J’appelle votre attention sur un point. En cas de périple meurtrier, lorsqu’elle est réalisée non pas par une formation commandée, mais par un policier isolé qui se trouve sur le lieu de l’action et prend l’initiative de poursuivre les meurtriers, l’intervention est conditionnée au fait que cet agent soit dans un réseau et qu’il ait été alerté par la radio ou par tout autre mode de transmission. On lui aura décrit le véhicule et indiqué qu’il pourrait se trouver sur le parcours.

Or, et pour encore plusieurs années, il n’existe pas de moyen de communication en temps réel entre police nationale et police municipale. Le réseau radio complètement polyvalent est encore en conception et celle-ci va demander du temps.

Il n’y a donc que des inconvénients à inscrire dans une loi, sur un sujet aussi sérieux, une éventualité qui n’a pas de chance de se produire. En raison des commentaires qui accompagneraient une telle décision, cela reviendrait à donner un signal très trompeur aux forces de police municipale dans les cinq à dix villes, au maximum, où cette possibilité pourrait être mise en œuvre.

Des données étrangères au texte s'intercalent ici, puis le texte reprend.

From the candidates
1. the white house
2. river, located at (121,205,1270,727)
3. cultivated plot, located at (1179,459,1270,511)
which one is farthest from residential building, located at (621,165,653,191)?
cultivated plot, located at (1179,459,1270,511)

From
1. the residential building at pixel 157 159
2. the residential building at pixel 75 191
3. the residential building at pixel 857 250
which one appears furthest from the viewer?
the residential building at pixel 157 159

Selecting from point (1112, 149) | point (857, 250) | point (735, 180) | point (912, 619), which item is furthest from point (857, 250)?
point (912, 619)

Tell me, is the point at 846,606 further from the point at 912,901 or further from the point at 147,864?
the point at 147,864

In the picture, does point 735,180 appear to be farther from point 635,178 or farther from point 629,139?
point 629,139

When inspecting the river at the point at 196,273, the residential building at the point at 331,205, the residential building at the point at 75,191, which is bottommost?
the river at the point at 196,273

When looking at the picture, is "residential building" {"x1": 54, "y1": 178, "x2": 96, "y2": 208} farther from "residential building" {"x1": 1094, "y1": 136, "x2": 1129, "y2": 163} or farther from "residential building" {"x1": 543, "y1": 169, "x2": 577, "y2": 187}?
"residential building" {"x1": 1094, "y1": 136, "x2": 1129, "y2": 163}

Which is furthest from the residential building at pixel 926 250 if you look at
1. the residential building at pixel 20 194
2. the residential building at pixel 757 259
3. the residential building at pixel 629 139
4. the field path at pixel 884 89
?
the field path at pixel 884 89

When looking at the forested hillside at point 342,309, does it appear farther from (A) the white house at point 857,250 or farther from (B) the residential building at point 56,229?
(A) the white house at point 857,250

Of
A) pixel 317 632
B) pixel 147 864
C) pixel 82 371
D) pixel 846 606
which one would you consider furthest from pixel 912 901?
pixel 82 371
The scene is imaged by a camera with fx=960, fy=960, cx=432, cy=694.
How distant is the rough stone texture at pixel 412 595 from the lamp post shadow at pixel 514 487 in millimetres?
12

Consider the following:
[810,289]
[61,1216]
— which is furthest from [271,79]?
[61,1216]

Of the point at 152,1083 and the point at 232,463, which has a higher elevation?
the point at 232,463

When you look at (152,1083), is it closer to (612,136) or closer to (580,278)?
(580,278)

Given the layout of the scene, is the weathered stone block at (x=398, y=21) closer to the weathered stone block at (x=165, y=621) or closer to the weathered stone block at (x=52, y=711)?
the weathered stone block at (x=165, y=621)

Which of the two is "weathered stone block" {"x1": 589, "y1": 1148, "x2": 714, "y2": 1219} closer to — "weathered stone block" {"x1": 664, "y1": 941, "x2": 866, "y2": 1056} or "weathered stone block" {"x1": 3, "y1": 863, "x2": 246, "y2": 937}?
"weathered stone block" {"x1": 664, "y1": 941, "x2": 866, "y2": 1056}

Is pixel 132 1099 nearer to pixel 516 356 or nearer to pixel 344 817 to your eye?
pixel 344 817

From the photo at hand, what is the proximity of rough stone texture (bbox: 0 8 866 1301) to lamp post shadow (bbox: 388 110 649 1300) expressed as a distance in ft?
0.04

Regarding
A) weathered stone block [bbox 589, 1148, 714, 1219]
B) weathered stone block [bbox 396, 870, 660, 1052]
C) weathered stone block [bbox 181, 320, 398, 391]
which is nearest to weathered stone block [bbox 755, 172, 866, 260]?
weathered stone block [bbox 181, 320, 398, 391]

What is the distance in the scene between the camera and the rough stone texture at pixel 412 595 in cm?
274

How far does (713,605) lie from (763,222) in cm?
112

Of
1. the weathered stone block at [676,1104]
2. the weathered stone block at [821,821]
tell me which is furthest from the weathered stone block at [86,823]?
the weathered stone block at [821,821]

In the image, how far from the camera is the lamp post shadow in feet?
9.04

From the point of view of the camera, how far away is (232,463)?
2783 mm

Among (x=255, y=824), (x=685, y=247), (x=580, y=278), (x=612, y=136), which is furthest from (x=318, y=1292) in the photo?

On peut évidemment respecter les forces de police municipale et considérer qu’elles jouent un rôle important dans le maintien de la sécurité. Toutefois, autoriser un tir d’initiative sur un véhicule non identifié, à partir d’un phénomène de périple meurtrier dont la personne ne peut pas être informée ne me semble pas relever d’une bonne manière de légiférer.

Mme la présidente. Je mets aux voix les amendements identiques nos 24 et 30 rectifié.

(Les amendements ne sont pas adoptés.)

Mme la présidente. Je mets aux voix l’amendement n° 21 rectifié ter.

(L’amendement est adopté.)

Mme la présidente. Je mets aux voix l’article 1er, modifié.

(L'article 1er est adopté.)

Chapitre II

Protection de l’identité de certains agents intervenant dans les procédures pénales et douanières ainsi que des signataires de décisions administratives fondées sur des motifs en lien avec la prévention d’actes de terrorisme

Article 1er
Dossier législatif : projet de loi relatif à la sécurité publique
Articles additionnels après l'article 2

Article 2

I. – La section 1 du chapitre Ier du titre Ier du livre Ier du code de procédure pénale est complétée par un article 15-4 ainsi rédigé :

« Art. 15-4. – I. – Dans l’exercice de ses fonctions, tout agent de la police nationale ou de la gendarmerie nationale peut être autorisé à ne pas s’identifier par ses nom et prénom, dans les actes de procédure définis au troisième alinéa du présent I qu’il établit, lorsque la révélation de son identité est susceptible, compte tenu des conditions d’exercice de sa mission ou de la nature des faits qu’il est habituellement amené à constater, de mettre en danger sa vie ou son intégrité physique ou celles de ses proches.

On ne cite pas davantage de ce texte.